* Work required:
Can you render the entries below as a numbered list, leaving out the blank lines?

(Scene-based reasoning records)
▽

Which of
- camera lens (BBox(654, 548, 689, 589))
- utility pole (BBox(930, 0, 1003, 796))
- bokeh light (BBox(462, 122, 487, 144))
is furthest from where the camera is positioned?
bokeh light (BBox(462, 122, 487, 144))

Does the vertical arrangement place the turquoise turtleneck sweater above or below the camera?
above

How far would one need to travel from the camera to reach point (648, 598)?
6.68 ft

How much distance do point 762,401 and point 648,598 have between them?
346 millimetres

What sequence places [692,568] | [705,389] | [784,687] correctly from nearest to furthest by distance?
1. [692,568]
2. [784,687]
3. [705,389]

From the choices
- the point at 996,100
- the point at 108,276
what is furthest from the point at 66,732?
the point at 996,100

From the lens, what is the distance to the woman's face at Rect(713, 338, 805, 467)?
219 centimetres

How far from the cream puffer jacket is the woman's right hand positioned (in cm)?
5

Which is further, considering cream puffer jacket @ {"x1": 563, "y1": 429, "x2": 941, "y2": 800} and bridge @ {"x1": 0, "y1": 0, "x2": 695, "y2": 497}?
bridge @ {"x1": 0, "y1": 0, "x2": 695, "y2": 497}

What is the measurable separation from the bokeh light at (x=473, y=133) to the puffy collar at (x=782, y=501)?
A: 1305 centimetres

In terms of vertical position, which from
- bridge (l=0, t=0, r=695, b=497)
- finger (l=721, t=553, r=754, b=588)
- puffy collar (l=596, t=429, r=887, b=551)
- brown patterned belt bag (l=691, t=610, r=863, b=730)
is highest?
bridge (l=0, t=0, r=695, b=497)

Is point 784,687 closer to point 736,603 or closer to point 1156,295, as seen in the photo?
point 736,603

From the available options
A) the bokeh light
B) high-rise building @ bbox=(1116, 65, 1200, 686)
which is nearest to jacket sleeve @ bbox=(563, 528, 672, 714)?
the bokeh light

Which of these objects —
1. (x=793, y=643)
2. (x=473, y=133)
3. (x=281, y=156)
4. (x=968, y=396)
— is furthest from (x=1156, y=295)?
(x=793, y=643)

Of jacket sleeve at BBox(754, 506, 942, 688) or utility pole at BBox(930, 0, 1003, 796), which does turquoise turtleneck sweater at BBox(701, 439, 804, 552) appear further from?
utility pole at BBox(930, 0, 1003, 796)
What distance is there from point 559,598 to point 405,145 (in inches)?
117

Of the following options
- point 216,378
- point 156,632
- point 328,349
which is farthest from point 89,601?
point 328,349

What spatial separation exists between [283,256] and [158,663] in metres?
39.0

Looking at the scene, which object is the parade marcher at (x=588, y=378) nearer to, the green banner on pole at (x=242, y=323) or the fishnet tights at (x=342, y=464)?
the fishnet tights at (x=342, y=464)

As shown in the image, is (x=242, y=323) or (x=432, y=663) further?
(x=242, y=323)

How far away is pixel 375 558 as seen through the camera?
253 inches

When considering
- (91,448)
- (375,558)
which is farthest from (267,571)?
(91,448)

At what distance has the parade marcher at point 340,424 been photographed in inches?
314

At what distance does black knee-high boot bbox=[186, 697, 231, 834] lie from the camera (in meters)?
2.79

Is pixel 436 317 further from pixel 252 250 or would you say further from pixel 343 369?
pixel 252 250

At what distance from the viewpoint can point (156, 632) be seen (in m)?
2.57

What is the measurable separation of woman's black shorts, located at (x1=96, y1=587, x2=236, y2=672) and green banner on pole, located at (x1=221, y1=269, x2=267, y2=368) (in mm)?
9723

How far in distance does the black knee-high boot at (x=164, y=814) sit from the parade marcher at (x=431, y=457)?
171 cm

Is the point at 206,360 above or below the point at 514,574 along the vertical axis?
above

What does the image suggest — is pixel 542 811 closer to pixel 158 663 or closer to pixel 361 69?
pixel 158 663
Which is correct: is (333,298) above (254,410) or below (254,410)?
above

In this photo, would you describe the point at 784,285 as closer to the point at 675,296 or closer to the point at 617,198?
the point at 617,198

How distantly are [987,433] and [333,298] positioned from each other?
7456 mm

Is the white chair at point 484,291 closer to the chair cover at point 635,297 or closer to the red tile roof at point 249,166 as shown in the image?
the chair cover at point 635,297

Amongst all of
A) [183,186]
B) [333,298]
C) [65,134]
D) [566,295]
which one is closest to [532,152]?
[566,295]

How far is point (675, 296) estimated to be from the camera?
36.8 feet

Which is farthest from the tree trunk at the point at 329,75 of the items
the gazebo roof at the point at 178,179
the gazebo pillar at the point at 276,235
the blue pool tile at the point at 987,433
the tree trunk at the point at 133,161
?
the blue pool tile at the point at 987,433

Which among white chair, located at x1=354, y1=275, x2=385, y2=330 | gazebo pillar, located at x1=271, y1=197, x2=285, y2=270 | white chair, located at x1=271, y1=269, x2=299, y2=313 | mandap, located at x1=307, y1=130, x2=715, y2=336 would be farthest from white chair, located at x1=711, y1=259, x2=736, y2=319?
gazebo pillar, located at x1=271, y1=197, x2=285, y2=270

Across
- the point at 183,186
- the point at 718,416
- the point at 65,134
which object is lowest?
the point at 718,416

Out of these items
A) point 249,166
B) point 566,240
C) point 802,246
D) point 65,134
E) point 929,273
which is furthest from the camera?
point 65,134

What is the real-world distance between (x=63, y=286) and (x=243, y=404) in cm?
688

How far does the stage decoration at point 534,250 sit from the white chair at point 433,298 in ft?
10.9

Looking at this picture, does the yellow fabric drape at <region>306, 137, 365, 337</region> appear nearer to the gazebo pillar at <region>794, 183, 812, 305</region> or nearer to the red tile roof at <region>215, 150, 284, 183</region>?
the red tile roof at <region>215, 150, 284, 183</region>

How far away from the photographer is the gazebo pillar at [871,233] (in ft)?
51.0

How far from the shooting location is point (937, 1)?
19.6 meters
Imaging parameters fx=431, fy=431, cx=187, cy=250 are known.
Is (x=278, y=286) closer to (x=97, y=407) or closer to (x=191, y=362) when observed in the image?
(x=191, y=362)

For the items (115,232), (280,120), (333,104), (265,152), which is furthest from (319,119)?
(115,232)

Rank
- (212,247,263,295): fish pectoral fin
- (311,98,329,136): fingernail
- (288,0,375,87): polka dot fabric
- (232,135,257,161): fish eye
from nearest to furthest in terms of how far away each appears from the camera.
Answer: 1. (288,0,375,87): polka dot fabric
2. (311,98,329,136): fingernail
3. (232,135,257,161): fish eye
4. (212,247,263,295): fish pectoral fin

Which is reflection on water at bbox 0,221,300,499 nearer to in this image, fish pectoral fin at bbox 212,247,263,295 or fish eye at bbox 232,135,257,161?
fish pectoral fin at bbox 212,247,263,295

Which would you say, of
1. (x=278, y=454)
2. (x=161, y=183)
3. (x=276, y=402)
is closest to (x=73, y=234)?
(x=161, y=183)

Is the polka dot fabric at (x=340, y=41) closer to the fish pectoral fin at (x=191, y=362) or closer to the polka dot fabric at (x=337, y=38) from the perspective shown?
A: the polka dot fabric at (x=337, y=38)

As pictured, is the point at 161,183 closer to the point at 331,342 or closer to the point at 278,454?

△

* Answer to this exercise:
1. Which of
2. - camera lens (BBox(654, 548, 689, 589))
3. - utility pole (BBox(930, 0, 1003, 796))
4. - bokeh light (BBox(462, 122, 487, 144))
5. is furthest from where the camera is positioned?
6. bokeh light (BBox(462, 122, 487, 144))
7. Does the vertical arrangement place the turquoise turtleneck sweater above or below the camera?
8. above
9. How far would one need to travel from the camera to reach point (648, 598)?
10. 6.68 ft
11. How much distance do point 762,401 and point 648,598 have between them?
12. 346 millimetres
13. What sequence places [692,568] | [705,389] | [784,687] correctly from nearest to furthest by distance?
14. 1. [692,568]
15. 2. [784,687]
16. 3. [705,389]
17. From the choices
18. - the point at 996,100
19. - the point at 108,276
20. what is furthest from the point at 66,732?
21. the point at 996,100
22. From the lens, what is the distance to the woman's face at Rect(713, 338, 805, 467)?
23. 219 centimetres
24. How far from the cream puffer jacket is the woman's right hand positioned (in cm)?
25. 5
26. Which is further, considering cream puffer jacket @ {"x1": 563, "y1": 429, "x2": 941, "y2": 800} and bridge @ {"x1": 0, "y1": 0, "x2": 695, "y2": 497}?
27. bridge @ {"x1": 0, "y1": 0, "x2": 695, "y2": 497}
28. What is the measurable separation from the bokeh light at (x=473, y=133) to the puffy collar at (x=782, y=501)?
29. A: 1305 centimetres
30. In terms of vertical position, which from
31. - bridge (l=0, t=0, r=695, b=497)
32. - finger (l=721, t=553, r=754, b=588)
33. - puffy collar (l=596, t=429, r=887, b=551)
34. - brown patterned belt bag (l=691, t=610, r=863, b=730)
35. is highest?
36. bridge (l=0, t=0, r=695, b=497)
37. Is point 784,687 closer to point 736,603 or closer to point 1156,295, as seen in the photo?
38. point 736,603
39. From the available options
40. A) the bokeh light
41. B) high-rise building @ bbox=(1116, 65, 1200, 686)
42. which is nearest to jacket sleeve @ bbox=(563, 528, 672, 714)?
43. the bokeh light
44. Which of these objects —
45. 1. (x=793, y=643)
46. 2. (x=473, y=133)
47. 3. (x=281, y=156)
48. 4. (x=968, y=396)
49. — is furthest from (x=1156, y=295)?
50. (x=793, y=643)
51. Of jacket sleeve at BBox(754, 506, 942, 688) or utility pole at BBox(930, 0, 1003, 796), which does turquoise turtleneck sweater at BBox(701, 439, 804, 552) appear further from?
52. utility pole at BBox(930, 0, 1003, 796)
53. What distance is there from point 559,598 to point 405,145 (in inches)?
54. 117
55. Of the following options
56. - point 216,378
57. - point 156,632
58. - point 328,349
59. which is farthest from point 89,601?
60. point 328,349
61. What spatial separation exists between [283,256] and [158,663] in metres?
62. 39.0
63. Looking at the scene, which object is the parade marcher at (x=588, y=378) nearer to, the green banner on pole at (x=242, y=323) or the fishnet tights at (x=342, y=464)?
64. the fishnet tights at (x=342, y=464)
65. As shown in the image, is (x=242, y=323) or (x=432, y=663) further?
66. (x=242, y=323)
67. How far away is pixel 375 558 as seen through the camera?
68. 253 inches
69. When considering
70. - (91,448)
71. - (375,558)
72. which is farthest from (267,571)?
73. (91,448)
74. At what distance has the parade marcher at point 340,424 been photographed in inches?
75. 314
76. At what distance does black knee-high boot bbox=[186, 697, 231, 834] lie from the camera (in meters)?
77. 2.79
78. Is pixel 436 317 further from pixel 252 250 or would you say further from pixel 343 369?
79. pixel 252 250
80. At what distance from the viewpoint can point (156, 632) be seen (in m)?
81. 2.57
82. What is the measurable separation of woman's black shorts, located at (x1=96, y1=587, x2=236, y2=672) and green banner on pole, located at (x1=221, y1=269, x2=267, y2=368) (in mm)?
83. 9723
84. How far in distance does the black knee-high boot at (x=164, y=814) sit from the parade marcher at (x=431, y=457)?
85. 171 cm
86. Is the point at 206,360 above or below the point at 514,574 along the vertical axis?
87. above
88. What does the image suggest — is pixel 542 811 closer to pixel 158 663 or closer to pixel 361 69?
89. pixel 158 663
90. Which is correct: is (333,298) above (254,410) or below (254,410)?
91. above
92. In this photo, would you describe the point at 784,285 as closer to the point at 675,296 or closer to the point at 617,198?
93. the point at 617,198
94. How distantly are [987,433] and [333,298] positioned from each other?
95. 7456 mm
96. Is the white chair at point 484,291 closer to the chair cover at point 635,297 or closer to the red tile roof at point 249,166 as shown in the image?
97. the chair cover at point 635,297
98. Amongst all of
99. A) [183,186]
100. B) [333,298]
101. C) [65,134]
102. D) [566,295]
103. which one is closest to [532,152]?
104. [566,295]
105. How far is point (675, 296) estimated to be from the camera?
106. 36.8 feet
107. Which is farthest from the tree trunk at the point at 329,75 of the items
108. the gazebo roof at the point at 178,179
109. the gazebo pillar at the point at 276,235
110. the blue pool tile at the point at 987,433
111. the tree trunk at the point at 133,161
112. ?
113. the blue pool tile at the point at 987,433
114. Which among white chair, located at x1=354, y1=275, x2=385, y2=330 | gazebo pillar, located at x1=271, y1=197, x2=285, y2=270 | white chair, located at x1=271, y1=269, x2=299, y2=313 | mandap, located at x1=307, y1=130, x2=715, y2=336 would be farthest from white chair, located at x1=711, y1=259, x2=736, y2=319?
115. gazebo pillar, located at x1=271, y1=197, x2=285, y2=270
116. Across
117. - the point at 183,186
118. - the point at 718,416
119. - the point at 65,134
120. which object is lowest?
121. the point at 718,416
122. Out of these items
123. A) point 249,166
124. B) point 566,240
125. C) point 802,246
126. D) point 65,134
127. E) point 929,273
128. which is furthest from the camera?
129. point 65,134
130. What is the real-world distance between (x=63, y=286) and (x=243, y=404) in cm?
131. 688
132. How far does the stage decoration at point 534,250 sit from the white chair at point 433,298 in ft?
133. 10.9
134. Looking at this picture, does the yellow fabric drape at <region>306, 137, 365, 337</region> appear nearer to the gazebo pillar at <region>794, 183, 812, 305</region> or nearer to the red tile roof at <region>215, 150, 284, 183</region>?
135. the red tile roof at <region>215, 150, 284, 183</region>
136. How far away from the photographer is the gazebo pillar at [871,233] (in ft)?
137. 51.0
138. How far from the shooting location is point (937, 1)?
139. 19.6 meters
140. Imaging parameters fx=431, fy=431, cx=187, cy=250 are known.
141. Is (x=278, y=286) closer to (x=97, y=407) or closer to (x=191, y=362) when observed in the image?
142. (x=191, y=362)
143. For the items (115,232), (280,120), (333,104), (265,152), which is furthest from (319,119)?
144. (115,232)
145. Rank
146. - (212,247,263,295): fish pectoral fin
147. - (311,98,329,136): fingernail
148. - (288,0,375,87): polka dot fabric
149. - (232,135,257,161): fish eye
150. from nearest to furthest in terms of how far away each appears from the camera.
151. Answer: 1. (288,0,375,87): polka dot fabric
152. 2. (311,98,329,136): fingernail
153. 3. (232,135,257,161): fish eye
154. 4. (212,247,263,295): fish pectoral fin
155. Which is reflection on water at bbox 0,221,300,499 nearer to in this image, fish pectoral fin at bbox 212,247,263,295 or fish eye at bbox 232,135,257,161?
156. fish pectoral fin at bbox 212,247,263,295
157. Which would you say, of
158. 1. (x=278, y=454)
159. 2. (x=161, y=183)
160. 3. (x=276, y=402)
161. is closest to (x=73, y=234)?
162. (x=161, y=183)
163. Is the polka dot fabric at (x=340, y=41) closer to the fish pectoral fin at (x=191, y=362) or closer to the polka dot fabric at (x=337, y=38) from the perspective shown?
164. A: the polka dot fabric at (x=337, y=38)
165. As pictured, is the point at 161,183 closer to the point at 331,342 or closer to the point at 278,454?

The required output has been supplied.